**Text segment:**
The mussel "donut" now extends to depths exceeding 450 feet, apparently heading toward 778 feet to close the "hole" entirely.

Alewives are now feeding primarily on mysis, also called opossum shrimp, but on the whole, are not thriving, according to O'Gorman's studies.

Alewives collected in 2003 were in their poorest condition since surveys began in 1978. Complicating the picture further is another exotic species imported in bilge water from Europe, the round goby, a perch-like species that is now prevalent in the lake, but is reputed to eat mussels - yet another mystery to unravel.

What's next? Well, no one knows for sure, but there is a hint out there in landing nets. It has been apparent to many experts that salmon and trout have been getting smaller (that is, growing slower) as indicated by tournament entries and general observations of many fish caught over the course of a season. A DEC study at the Salmon River fish hatchery has confirmed that last year, when catch rates indicated spectacular fishing, the salmon and trout weren't eating so well.

Based on measurements of the cohos and chinooks that returned to the hatchery, the 2-year-old and 3-year old chinook females had mean weights of 13.3 pounds and 16.8 pounds, respectively, the lowest on record. The 2-year-old males seemed to have found enough calories, with a mean weight of 12.8 pounds, but the 3-year-olds were the skinniest on record, with a mean weight of 16.4 pounds. A large number of chinook jacks (1-year-old males) made it back to the hatchery last fall, but their mean weight of 3.7 pounds was also the lightest on record. Coho spawning weights were similarly depressed below those of prior years.

Keeping track of the changes in Lake Ontario these days is no picnic, but it means there's always a surprise out there waiting for you!

**Task directions:**
Repeat word for word the part of the Lake Ontario passage starting with "What's next? Well, no" and going on through "eating so well.".

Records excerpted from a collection
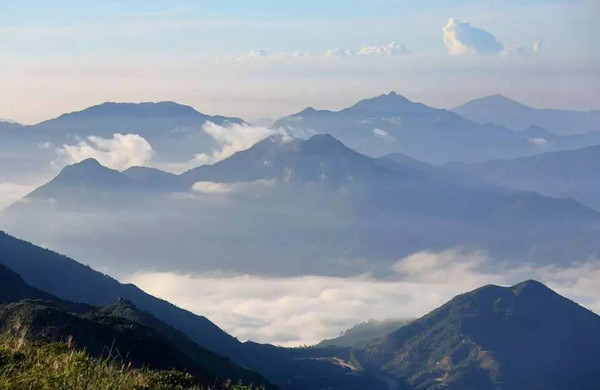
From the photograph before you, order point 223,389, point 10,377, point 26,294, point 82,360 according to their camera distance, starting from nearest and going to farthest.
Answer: point 10,377
point 82,360
point 223,389
point 26,294

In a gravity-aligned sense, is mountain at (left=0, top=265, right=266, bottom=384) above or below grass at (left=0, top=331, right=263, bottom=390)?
above

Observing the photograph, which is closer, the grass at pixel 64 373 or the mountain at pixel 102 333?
the grass at pixel 64 373

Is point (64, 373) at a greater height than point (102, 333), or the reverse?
point (102, 333)

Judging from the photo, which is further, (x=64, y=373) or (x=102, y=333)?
(x=102, y=333)

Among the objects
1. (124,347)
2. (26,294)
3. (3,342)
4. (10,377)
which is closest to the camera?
(10,377)

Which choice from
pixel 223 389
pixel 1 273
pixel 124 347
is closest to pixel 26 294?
pixel 1 273

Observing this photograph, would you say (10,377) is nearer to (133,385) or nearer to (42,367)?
(42,367)

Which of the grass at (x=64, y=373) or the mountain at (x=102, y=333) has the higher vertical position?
the mountain at (x=102, y=333)

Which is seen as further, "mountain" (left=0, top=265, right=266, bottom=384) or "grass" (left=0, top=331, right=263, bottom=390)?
"mountain" (left=0, top=265, right=266, bottom=384)
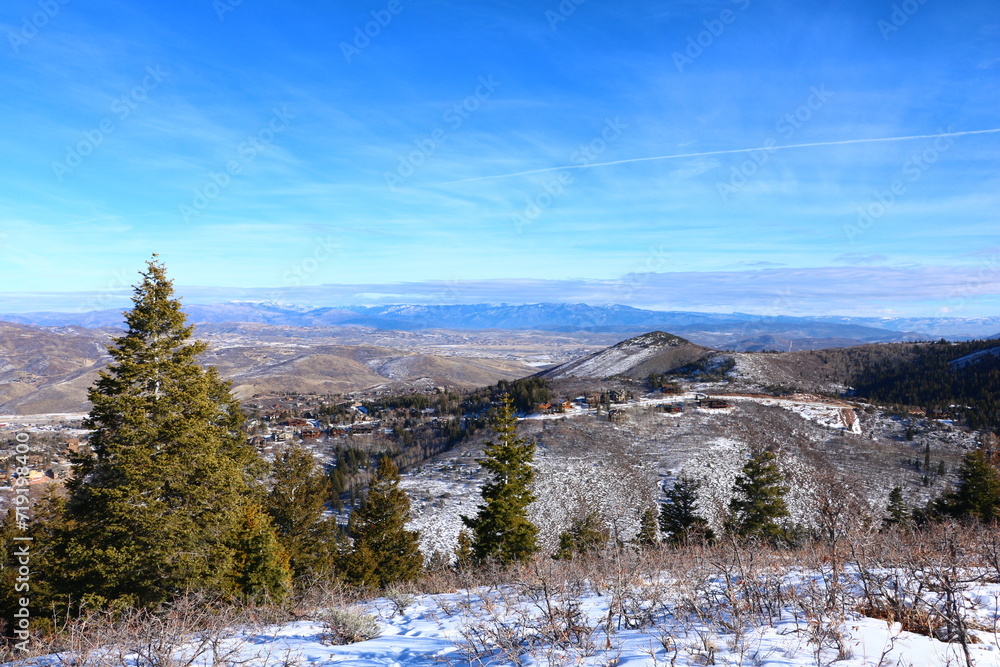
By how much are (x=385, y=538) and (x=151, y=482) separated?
12.3m

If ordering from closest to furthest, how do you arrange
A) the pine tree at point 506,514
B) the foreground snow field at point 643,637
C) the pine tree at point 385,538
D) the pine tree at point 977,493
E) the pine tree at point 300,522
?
1. the foreground snow field at point 643,637
2. the pine tree at point 300,522
3. the pine tree at point 385,538
4. the pine tree at point 506,514
5. the pine tree at point 977,493

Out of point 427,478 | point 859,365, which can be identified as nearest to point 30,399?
point 427,478

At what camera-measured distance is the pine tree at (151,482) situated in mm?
12031

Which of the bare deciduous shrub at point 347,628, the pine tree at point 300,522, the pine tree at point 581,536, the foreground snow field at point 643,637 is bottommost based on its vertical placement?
the pine tree at point 581,536

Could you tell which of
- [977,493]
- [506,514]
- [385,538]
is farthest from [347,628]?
[977,493]

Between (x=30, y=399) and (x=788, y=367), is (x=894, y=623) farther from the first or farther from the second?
(x=30, y=399)

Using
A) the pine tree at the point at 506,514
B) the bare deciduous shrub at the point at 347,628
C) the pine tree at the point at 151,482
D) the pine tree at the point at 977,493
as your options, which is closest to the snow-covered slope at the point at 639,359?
the pine tree at the point at 977,493

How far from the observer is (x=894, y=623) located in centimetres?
610

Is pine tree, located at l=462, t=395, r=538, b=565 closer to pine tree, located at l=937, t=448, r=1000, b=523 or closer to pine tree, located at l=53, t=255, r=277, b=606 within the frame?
pine tree, located at l=53, t=255, r=277, b=606

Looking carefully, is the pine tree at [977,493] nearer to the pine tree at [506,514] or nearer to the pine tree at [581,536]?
the pine tree at [581,536]

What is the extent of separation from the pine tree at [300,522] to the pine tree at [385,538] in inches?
50.6

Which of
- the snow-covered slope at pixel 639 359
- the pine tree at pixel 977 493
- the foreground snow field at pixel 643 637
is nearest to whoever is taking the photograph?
the foreground snow field at pixel 643 637

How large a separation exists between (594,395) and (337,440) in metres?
30.4

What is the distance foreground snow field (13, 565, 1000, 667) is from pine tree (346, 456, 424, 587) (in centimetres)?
1370
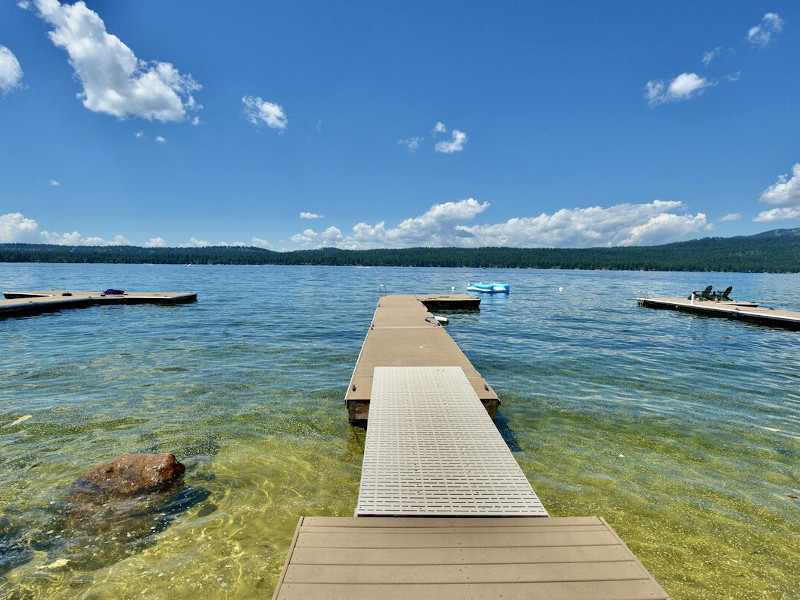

**Solution below:**
What's next? Well, no one knows for sure, but there is a hint out there in landing nets. It has been apparent to many experts that salmon and trout have been getting smaller (that is, growing slower) as indicated by tournament entries and general observations of many fish caught over the course of a season. A DEC study at the Salmon River fish hatchery has confirmed that last year, when catch rates indicated spectacular fishing, the salmon and trout weren't eating so well.